The more I read about Oxford architecture, the more I realise that architectural historians are, for the most part, hyper-critical narcissists. The phrase ‘those who can’t do, write’ comes to mind – although that might be something of a boulder catapulted through the fragile glass walls of student journalism. In keeping with this cliché of excessive negativity, I’d like to reproduce some of the choice quotes that have been expressed in relation to Nuffield College. “Oxford’s biggest monument to barren reaction”; “a hodge-podge from the start”; “a gauche parody of the steeples of medieval Oxford” or that the “best hope for the college is vegetation.”
The college was built in 1949 on the former site of the Oxford canal basin – it’s situated on New Road, opposite the car park – so the next time you’ll walk past it will probably be on the way to Park End. Despite the critical timbre of the writing that pertains to Nuffield, I think peeking in through its west gate would be a gratifying diversion next time you’re drunkenly careening towards a small hot and loud room full of thwarted conversations and inevitable regret.

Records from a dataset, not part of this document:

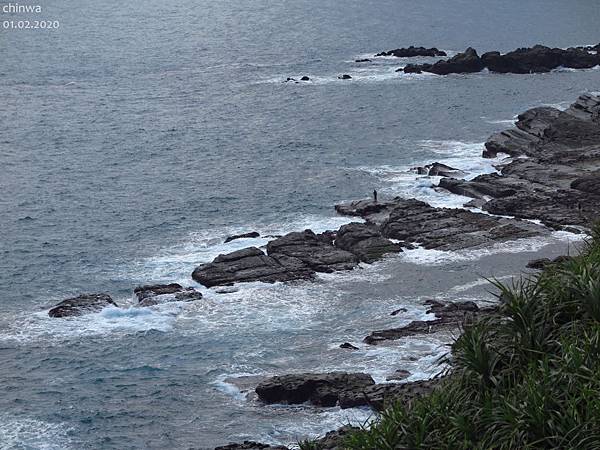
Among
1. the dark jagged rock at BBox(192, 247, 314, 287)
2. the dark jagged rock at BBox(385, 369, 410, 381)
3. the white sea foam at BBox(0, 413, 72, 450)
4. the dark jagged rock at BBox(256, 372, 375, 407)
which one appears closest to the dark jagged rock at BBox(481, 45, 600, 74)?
the dark jagged rock at BBox(192, 247, 314, 287)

I like Nuffield college, and the reason I like it is basically the same reason that a lot of people dislike it – it’s a bit of a “hodge-podge”. The quad of Nuffield exudes an air of parochialism, with high gables; irregular stone slate roofing and wooden framed hip-roof dormers. Stylistically, it could almost fit into the standard cottage model of so many of Oxford’s outlying villages – expressed in archetypal honey-coloured Cotswold stone. And yet, the inscrutably smooth ashlar facades, the curiously sharply cut mullions – particularly the rounded arches of the doorways evoke a retro-futurist sense of modernity – the ideas of modernism expressed in the language of tradition. Nowhere is this more evident than in the copper-spiked library tower, whose modernist sharp lines and regimented windows rise inexplicably out of the quad. All of this makes a walk around Nuffield slightly surreal – it feels like stepping backwards to step forwards, seeing an architect desperately reaching towards the future, out of the past.

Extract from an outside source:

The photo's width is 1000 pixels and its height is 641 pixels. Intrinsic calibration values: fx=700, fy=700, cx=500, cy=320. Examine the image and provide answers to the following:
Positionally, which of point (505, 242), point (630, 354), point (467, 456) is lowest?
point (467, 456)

This was not what architect Austen Harrison first envisaged when he started work on Nuffield – the noted designer of several buildings for the diplomatic core in the Middle East, including the high commissioner’s residence in Jerusalem. He produced the blueprints for a massive, round arched, Greek Doric building, with split-level quad and vaulting lantern tower. Lord Nuffield, the benefactor behind the founding of the college, rejected Harrison’s initial plans as being “un-English”. This search for a more ‘English’ style drove Harrison to the curious hodge-podge reality of the parish-pump modernism of the college’s architecture. Lord Nuffield was, of course, William Morris (not that one) – the founder of Morris Motors, whose interwar car factories so transformed the outskirts of eastern Oxford. His legacy is acted out in the motor wheel motifs that adorn the gable ends of the quad – a homage to the technology which allowed for the college to be built in the first place.

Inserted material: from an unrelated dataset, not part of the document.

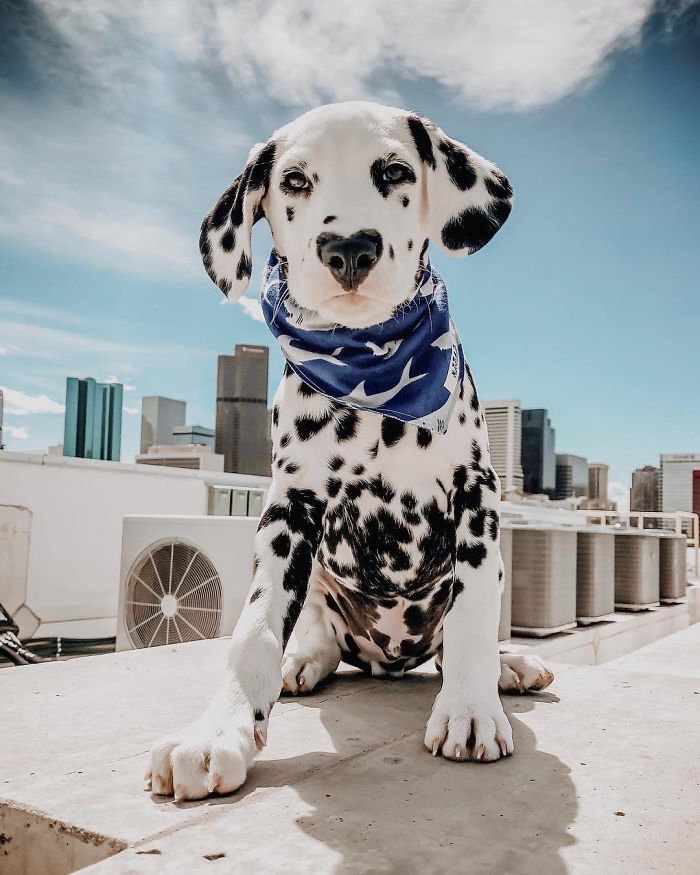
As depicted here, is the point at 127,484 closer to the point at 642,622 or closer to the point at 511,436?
the point at 642,622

However, in insisting on the ‘Englishness’ of his collegiate legacy, Morris fulfils the archetype of that certain class of English industrialist who revered the bucolic particularism of old England, and yet acted as one of the primary motors of its disappearance. This entrenched doublethink – the nostalgic moderniser, lies at the heart of the curious beauty of this much maligned piece of Oxford’s landscape, which may not deserve a reappraisal by those who actually know about architecture, but certainly deserves a few minutes of your attention.